Conférence de presse de la direction du FIFDH le 13 février 2025 ©Benjamin Joyeux

L’angle choisit par le festival cette année tente ainsi de répondre à cette angoisse multiforme qui domine en s’intitulant : « Entre colère et tendresse : le cinéma pour repenser le monde ». Et de nous inviter à « reconsidérer nos systèmes politiques et à faire communauté face à l’ascension des mouvements d’extrême droite et la menace aux droits fondamentaux qu’elle représente » comme l’indique le FIFDH dans son communiqué. Plusieurs films et forums sont ainsi au programme pour explorer le sujet, comme The Last Republican[2], de Steve Pink, qui ouvrira le débat « Où vont les Etats-Unis ? », en la présence du réalisateur et du grand écrivain newyorkais Douglas Kennedy, le 10 mars[3]. 21 forums, plus de 60 films, 115 cinéastes, en tout environ 162 évènements vont se dérouler sur Genève et son canton entre le 7 et le 16 mars.

La Suisse non épargnée

Dans ce contexte de montée de la violence et du péril d’extrême droite, on pourrait croire la Suisse épargnée, de par sa richesse et sa tradition de paix et de neutralité.  Pourtant, si l’on en croit Yves D’accord, président du Conseil de Fondation du FIFDH, la Suisse fédérale aurait tendance en matière internationale à « un vrai retrait au pire moment, alors que nous devons nous mobiliser pour la Genève internationale ».  Car le retour de Trump au pouvoir aux Etats-Unis s’accompagne d’une remise en cause de toutes les institutions garantes du respect du droit international. L’ancien Directeur général du CICR[4] souligne avoir notamment beaucoup d’inquiétudes quant au soutien financier du DFAE[5] pour l’édition 2026 du FIFDH et en appelle à « un réveil pour que la Suisse se rende compte qu’elle a un rôle à jouer » dans le contexte actuel de recul des droits humains. Le message est passé.

Garder espoir

Les deux directrices éditoriales du festival, Laila Alonso Huarte et Laura Longobardi, présentent ensuite plus en détail le programme, qui propose au regard de l’actualité un focus sur les conflits en cours, sous le prisme de la résistance et de la résilience des populations civiles, à Gaza, au Liban ou au Soudan notamment (avec par exemple film Khartoum[6] à l’affiche). Avec également un second angle sur les perspectives de paix à envisager malgré tout, comme pour l’Ukraine où Oleksandra Matviichuk, avocate et militante ukrainienne prix Nobel de la paix 2022, sera présente lors d’un forum intitulé « Trois ans de guerre en Ukraine, et demain ? », le 11 mars à 20h.

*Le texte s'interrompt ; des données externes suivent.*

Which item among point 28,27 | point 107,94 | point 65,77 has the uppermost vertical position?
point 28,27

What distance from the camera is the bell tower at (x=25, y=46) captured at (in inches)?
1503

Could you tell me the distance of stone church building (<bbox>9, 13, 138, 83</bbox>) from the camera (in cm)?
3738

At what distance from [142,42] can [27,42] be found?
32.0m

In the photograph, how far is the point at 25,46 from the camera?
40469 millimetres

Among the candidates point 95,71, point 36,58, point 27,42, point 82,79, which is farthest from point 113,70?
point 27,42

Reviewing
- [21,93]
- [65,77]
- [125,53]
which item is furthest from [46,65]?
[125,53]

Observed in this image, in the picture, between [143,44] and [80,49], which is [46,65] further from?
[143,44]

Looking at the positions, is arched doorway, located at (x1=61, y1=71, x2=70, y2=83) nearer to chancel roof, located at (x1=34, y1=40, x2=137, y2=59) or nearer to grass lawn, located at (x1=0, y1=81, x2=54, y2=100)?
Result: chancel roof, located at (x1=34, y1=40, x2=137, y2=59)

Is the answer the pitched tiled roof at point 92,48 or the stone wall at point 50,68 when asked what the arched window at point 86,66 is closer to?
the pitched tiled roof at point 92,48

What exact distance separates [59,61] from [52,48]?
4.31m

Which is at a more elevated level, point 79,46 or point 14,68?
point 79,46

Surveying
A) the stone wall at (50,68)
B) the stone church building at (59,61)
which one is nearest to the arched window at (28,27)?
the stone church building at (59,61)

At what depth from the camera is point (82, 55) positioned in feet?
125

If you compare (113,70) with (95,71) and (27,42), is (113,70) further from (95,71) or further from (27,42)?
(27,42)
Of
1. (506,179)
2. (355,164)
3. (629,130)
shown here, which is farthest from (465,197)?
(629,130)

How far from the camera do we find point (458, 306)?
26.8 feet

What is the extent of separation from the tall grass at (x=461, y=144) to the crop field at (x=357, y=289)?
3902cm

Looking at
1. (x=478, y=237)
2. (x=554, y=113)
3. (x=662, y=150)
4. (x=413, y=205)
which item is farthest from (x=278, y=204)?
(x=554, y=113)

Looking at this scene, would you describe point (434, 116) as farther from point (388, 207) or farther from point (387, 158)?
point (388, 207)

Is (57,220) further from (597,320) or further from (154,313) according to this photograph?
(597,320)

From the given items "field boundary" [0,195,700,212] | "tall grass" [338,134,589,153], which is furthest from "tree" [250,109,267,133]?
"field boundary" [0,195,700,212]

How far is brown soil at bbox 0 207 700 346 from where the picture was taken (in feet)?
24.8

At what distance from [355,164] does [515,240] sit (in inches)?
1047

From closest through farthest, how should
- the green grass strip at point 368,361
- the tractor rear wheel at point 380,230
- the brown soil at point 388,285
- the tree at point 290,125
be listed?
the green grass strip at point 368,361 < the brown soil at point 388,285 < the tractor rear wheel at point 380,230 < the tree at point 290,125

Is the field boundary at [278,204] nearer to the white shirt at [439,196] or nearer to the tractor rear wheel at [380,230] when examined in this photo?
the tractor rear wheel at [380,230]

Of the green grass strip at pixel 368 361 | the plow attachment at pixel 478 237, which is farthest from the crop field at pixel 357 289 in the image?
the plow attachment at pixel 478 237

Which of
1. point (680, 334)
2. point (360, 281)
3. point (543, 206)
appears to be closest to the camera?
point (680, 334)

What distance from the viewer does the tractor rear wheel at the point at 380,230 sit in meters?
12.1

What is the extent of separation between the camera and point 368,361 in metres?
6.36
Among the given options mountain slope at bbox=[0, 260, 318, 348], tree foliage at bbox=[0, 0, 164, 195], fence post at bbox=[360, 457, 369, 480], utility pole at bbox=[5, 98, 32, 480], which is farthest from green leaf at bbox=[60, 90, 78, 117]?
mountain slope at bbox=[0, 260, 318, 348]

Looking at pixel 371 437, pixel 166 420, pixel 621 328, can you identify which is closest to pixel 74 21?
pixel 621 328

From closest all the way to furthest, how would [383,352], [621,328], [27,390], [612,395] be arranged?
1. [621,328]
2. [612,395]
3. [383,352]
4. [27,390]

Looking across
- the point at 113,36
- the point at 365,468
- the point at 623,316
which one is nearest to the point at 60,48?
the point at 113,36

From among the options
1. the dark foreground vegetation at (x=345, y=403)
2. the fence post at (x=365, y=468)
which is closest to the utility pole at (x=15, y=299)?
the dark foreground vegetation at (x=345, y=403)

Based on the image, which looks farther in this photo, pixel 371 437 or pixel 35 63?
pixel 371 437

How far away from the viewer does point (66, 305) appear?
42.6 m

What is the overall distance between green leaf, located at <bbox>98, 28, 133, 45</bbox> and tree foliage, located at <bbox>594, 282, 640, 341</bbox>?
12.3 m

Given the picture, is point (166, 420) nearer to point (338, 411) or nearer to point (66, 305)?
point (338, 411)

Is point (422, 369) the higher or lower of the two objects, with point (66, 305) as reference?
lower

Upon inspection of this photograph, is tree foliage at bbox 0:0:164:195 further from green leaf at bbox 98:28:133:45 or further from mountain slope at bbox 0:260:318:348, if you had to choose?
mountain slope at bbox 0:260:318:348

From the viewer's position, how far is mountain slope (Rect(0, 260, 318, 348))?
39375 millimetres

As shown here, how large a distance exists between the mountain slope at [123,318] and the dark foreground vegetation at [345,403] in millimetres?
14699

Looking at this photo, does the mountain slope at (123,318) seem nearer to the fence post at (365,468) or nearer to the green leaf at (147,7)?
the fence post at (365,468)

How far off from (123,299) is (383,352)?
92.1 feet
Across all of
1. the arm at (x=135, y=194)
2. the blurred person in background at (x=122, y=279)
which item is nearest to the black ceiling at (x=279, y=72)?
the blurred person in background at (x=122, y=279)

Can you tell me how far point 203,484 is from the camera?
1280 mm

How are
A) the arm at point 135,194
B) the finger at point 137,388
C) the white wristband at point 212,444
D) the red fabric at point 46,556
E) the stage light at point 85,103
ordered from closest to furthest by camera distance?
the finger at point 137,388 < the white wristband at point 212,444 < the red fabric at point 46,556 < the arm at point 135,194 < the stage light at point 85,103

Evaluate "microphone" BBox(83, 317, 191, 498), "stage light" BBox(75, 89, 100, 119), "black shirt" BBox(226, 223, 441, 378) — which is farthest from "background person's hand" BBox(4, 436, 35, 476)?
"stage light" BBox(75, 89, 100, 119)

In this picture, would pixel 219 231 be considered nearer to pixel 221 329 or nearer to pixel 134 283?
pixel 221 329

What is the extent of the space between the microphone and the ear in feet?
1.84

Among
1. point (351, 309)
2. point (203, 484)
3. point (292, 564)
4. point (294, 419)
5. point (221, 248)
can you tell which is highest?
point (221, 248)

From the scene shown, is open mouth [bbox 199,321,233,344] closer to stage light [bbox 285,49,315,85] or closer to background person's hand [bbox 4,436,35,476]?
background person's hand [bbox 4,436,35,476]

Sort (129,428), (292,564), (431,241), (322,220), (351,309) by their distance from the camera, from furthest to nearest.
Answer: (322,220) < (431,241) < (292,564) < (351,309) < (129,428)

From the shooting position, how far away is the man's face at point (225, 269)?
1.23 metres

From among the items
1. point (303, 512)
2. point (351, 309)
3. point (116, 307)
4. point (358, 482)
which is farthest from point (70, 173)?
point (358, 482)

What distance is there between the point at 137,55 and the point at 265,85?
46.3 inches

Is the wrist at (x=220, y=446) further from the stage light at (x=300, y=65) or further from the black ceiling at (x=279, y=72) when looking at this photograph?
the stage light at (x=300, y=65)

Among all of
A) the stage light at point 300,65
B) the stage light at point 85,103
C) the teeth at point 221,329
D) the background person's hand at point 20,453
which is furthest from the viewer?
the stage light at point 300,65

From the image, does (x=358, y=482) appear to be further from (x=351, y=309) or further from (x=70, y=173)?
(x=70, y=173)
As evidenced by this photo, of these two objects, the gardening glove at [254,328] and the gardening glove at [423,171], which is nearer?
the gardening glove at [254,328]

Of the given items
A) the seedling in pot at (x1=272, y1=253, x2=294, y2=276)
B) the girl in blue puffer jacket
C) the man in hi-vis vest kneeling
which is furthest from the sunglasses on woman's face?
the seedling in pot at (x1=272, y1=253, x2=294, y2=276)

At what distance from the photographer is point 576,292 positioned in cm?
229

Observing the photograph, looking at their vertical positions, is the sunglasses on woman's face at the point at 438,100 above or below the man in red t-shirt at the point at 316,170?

De g. à d. Yves Daccord, Laila Alonso Huarte, Laura Longobardi et Guillaume Noyé ©Benjamin Joyeux

Dans ce monde en crise, il s‘agit d’essayer aussi de transcender « la peur, la colère et l’indignation, qui sont légitimes mais peuvent surtout devenir des outils de mobilisation », comme le souligne Laila Alonso Huarte. Se rassembler et prendre soin les un-es des autres est ainsi un des angles principaux de cette édition 2025. Car « l’espoir est une exigence absolue pour nous qui le pouvons », comme le dit la co-directrice éditoriale du festival. Ainsi du film programmé The Tender Revolution[7], qui invite à « une révolution de la tendresse ». D’où également le forum du 15 mars intitulé « Réenchanter l’avenir, garder l’espoir », qui sera présentée par la journaliste Salomé Saqué, désormais célèbre pour son ouvrage Résister[8]. L’économiste Timothée Parrique sera également au FIFDH pour débattre d’un « futur sans capitalisme », de même que le célèbre capitaine et protecteur des baleines Paul Watson pour une grande discussion sur l’activisme à l’ère de la criminalisation, en grande soirée d’ouverture le 8 mars à 20h30 à l’espace Pitoëff.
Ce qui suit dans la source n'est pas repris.